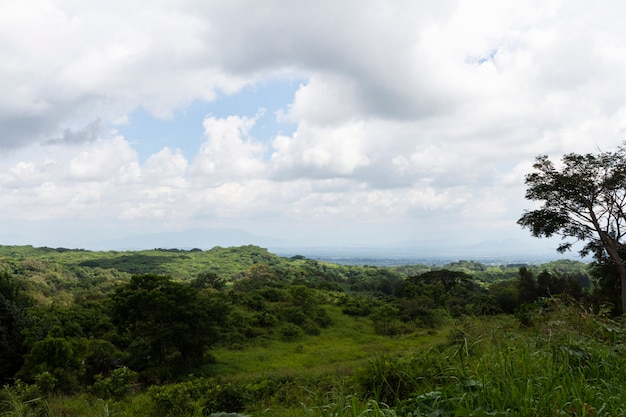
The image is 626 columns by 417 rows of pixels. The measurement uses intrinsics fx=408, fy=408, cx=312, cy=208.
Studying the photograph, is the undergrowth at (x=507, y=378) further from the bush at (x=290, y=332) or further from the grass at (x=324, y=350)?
the bush at (x=290, y=332)

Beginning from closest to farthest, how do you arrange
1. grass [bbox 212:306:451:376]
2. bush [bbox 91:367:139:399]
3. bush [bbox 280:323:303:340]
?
1. bush [bbox 91:367:139:399]
2. grass [bbox 212:306:451:376]
3. bush [bbox 280:323:303:340]

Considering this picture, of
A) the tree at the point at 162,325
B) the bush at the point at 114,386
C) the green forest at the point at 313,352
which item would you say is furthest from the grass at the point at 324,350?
the bush at the point at 114,386

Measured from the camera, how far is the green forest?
3.19 m

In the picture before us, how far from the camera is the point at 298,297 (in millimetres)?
40312

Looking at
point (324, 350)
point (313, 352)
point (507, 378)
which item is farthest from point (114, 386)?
point (324, 350)

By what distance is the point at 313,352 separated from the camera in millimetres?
28062

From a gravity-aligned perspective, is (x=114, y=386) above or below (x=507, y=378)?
below

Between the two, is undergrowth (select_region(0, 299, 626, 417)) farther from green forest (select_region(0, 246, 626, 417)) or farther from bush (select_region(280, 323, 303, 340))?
bush (select_region(280, 323, 303, 340))

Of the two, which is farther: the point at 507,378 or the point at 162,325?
the point at 162,325

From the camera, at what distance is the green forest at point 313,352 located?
319cm

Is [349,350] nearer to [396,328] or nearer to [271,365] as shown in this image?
[271,365]

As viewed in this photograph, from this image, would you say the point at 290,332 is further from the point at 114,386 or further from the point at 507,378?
the point at 507,378

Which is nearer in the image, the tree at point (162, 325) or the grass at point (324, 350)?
the tree at point (162, 325)

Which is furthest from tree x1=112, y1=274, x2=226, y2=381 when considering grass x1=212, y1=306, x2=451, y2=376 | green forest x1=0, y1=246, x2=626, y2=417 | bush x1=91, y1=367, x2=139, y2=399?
bush x1=91, y1=367, x2=139, y2=399
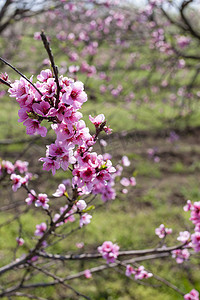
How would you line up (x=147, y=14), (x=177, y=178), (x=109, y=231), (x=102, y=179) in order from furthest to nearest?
(x=177, y=178)
(x=147, y=14)
(x=109, y=231)
(x=102, y=179)

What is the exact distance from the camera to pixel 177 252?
2.35m

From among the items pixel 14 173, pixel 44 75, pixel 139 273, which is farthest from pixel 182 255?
pixel 44 75

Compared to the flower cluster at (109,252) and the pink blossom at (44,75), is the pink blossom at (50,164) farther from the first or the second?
the flower cluster at (109,252)

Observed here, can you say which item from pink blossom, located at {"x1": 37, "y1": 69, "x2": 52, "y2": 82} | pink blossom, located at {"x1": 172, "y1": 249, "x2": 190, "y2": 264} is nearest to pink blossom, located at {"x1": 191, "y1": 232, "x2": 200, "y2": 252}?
pink blossom, located at {"x1": 172, "y1": 249, "x2": 190, "y2": 264}

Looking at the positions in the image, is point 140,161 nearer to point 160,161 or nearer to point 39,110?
point 160,161

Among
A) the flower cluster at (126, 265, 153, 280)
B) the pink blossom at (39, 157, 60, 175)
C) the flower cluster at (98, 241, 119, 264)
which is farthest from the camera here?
the flower cluster at (126, 265, 153, 280)

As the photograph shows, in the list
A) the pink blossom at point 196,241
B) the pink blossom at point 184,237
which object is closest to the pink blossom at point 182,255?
the pink blossom at point 184,237

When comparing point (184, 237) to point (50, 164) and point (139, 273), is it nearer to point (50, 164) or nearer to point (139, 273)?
point (139, 273)

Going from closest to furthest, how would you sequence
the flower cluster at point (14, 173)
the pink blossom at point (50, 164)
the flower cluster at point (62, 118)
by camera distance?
1. the flower cluster at point (62, 118)
2. the pink blossom at point (50, 164)
3. the flower cluster at point (14, 173)

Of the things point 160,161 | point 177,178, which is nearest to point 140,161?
point 160,161

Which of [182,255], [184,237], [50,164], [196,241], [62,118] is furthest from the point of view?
[182,255]

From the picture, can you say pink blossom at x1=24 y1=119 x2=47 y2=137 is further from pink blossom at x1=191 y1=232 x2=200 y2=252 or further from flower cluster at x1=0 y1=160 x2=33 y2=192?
pink blossom at x1=191 y1=232 x2=200 y2=252

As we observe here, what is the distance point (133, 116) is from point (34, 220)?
5813mm

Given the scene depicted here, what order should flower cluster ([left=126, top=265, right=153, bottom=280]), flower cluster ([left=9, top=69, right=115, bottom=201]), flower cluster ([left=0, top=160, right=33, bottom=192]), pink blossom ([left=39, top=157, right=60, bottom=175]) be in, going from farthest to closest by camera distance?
flower cluster ([left=126, top=265, right=153, bottom=280]), flower cluster ([left=0, top=160, right=33, bottom=192]), pink blossom ([left=39, top=157, right=60, bottom=175]), flower cluster ([left=9, top=69, right=115, bottom=201])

__Directions__. Exactly as written, give again every line from the one containing "Of the things" through the last line of the material above, and no other lines.

__Finished task__.
Of the things point 160,161 | point 177,178, which is nearest to point 140,161?
point 160,161

Which of [182,255], [184,237], [50,164], [196,241], [62,118] is furthest from the point of view?
[182,255]

From the picture, can you say pink blossom at x1=24 y1=119 x2=47 y2=137 is further from pink blossom at x1=191 y1=232 x2=200 y2=252 or further from flower cluster at x1=0 y1=160 x2=33 y2=192?
pink blossom at x1=191 y1=232 x2=200 y2=252

As we observe here, what is the distance point (133, 116) is from point (34, 220)?
5813mm

Given the scene depicted here, what order should flower cluster ([left=126, top=265, right=153, bottom=280]), flower cluster ([left=9, top=69, right=115, bottom=201]), flower cluster ([left=0, top=160, right=33, bottom=192]), pink blossom ([left=39, top=157, right=60, bottom=175]) be in, going from farthest to closest by camera distance?
flower cluster ([left=126, top=265, right=153, bottom=280]), flower cluster ([left=0, top=160, right=33, bottom=192]), pink blossom ([left=39, top=157, right=60, bottom=175]), flower cluster ([left=9, top=69, right=115, bottom=201])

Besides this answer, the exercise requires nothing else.